Over the centuries soldiers and Prisoners of War (PoWs), have created personal and expressive art on the places where they lived or served.
These murals, cartoons and graffiti were often subversive, humorous, risque, nostalgic or decorative. Some were tolerated by military authorities in the interests of morale, and others were officially sanctioned.

Many of these fragile images are in abandoned or semi-derelict buildings on former airfields and other military sites, subject to erosion and decay and much has been lost. However, some examples have been preserved and fully documented, and a handful have been removed for display in museums and other sites.
Such art offers important visual traces of the past, unlocking clues to the original use of buildings, and revealing intimate insights into military lives, longings and preoccupations in wartime Britain.
Military War Art

Robert Hofton served with No. 19 Squadron RAF and was asked to decorate a barn on the site for a Christmas party in 1940: he did so using aviation fuel and airfield paint. Over 50 years later in 1993, he returned to repaint it.

Wartime shortages inspired ingenious improvisation with whatever substances came to hand. Materials included carbon from lighter wicks, boot polish, candles and pigments made from vegetables, along with the more traditional coloured pencils, inks, chalk and wax crayons.

During the Second World War, the United States Army Air Forces (USAAF) were stationed at many aerodromes in East Anglia.
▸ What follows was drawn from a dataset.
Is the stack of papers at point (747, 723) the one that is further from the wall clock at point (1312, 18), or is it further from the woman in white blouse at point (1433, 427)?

American war art was more prolific than British, often brash, colourful and irreverent, and included decorating the noses of aircraft, often with cartoon characters and skimpily clad women.
The original buildings at RAF Bottisham housed seven enormous USAAF murals. After the war, the airfield was returned to agricultural use: the buildings deteriorated and were threatened with demolition. An emergency salvage group, the Eighth Wall Art Conservation Society, was formed and cut the murals, including one of the liner Queen Mary and the Empire State building, out of the walls and found new homes for them, including in America.
The ‘Blue Yonder’ mural went to the 100th Bomb Group Memorial Museum, Norfolk, but has now been returned home to what is the soon-to-be-opened Bottisham Airfield Museum where original airfield buildings are being restored.

Most war art is found in the communal areas of camps and military bases where military personnel relaxed, including canteens, or buildings used for dances or other social functions.
After standing empty for decades, RAF Shipdham’s Officers’ Mess and several rooms were converted into private accommodation. Murals, including the one pictured, are still in their original places on the walls where they had been painted, but are now within a domestic setting.

Wartime grafitti was recently found at Shresbury Flaxmill Maltings, site of the world’s first iron-framed building which was used as a Light Infantry Barracks during the Second World War. Its residents named it the ‘Rat Hotel’.

Prisoner-of-War Art
Mural of a woman at the former Pingley Farm, Prisoner-of-War Camp 81, Brigg, Lincolnshire. © Roger JC Thomas.Pingley camp was mainly used to house Italian Prisoners of War (PoWs), many of them captured in the North African campaign and brought to Britain as agricultural labourers. Italian PoWs often painted gentle romanticised pictures of women, as well as religious subjects.
Harperley Camp in County Durham is a Scheduled Monument, is a rare surviving example of a purpose built PoW Camp. It was occupied first by Italian PoWs and then captured German personnel post D-Day.
Civilian War Art
Sayers Croft in Ewhurst, Surrey was a camp for boys evacuated from Catford in London. The dining hall and kitchen complex listed Grade II and the two murals were painted in the dining room by boys from the senior art class in 1942. They creatively recorded aspects of their wartime life at the camp in different seasons.
The huge chambers and tunnels of the former Bath Stone quarry, stretching nearly 100 kilometres, were adapted for use as a secret wartime subterranean aircraft factory – the Bristol Aeroplane Company (BAC).
The owner of BAC commissioned Chilean-born artist Olga Lehmann to paint wall murals, mainly in the canteens, to brighten the surroundings for the 10,000 underground shift workers. Lehmann painted the 32 murals, showing classic British pastimes and rituals, using oil paint and solvents.
Written by Nicky Hughes.
Futher Reading:
fascinating piece.
You might also be interested in a piece of war art produced during the Northern Ireland Troubles, at the Lodge Hill training area (Kent), where British soldiers were trained to defuse booby traps in a mocked-up row of houses in “Newry Road.” The PIRA village, as it became known, still survives, as does one of the terrace-end murals painted to make it even more realistic. Although many of the First World War and Victorian ordnance buildings at Lodge Hill have been listed, this mural remains unprotected, as does the whole PIRA village complex.
As the fate of Lodge Hill continues to hang in the balance, perhaps HE could revisit it and consider whether these more recent buildings, and the art they support, are worthy of protection.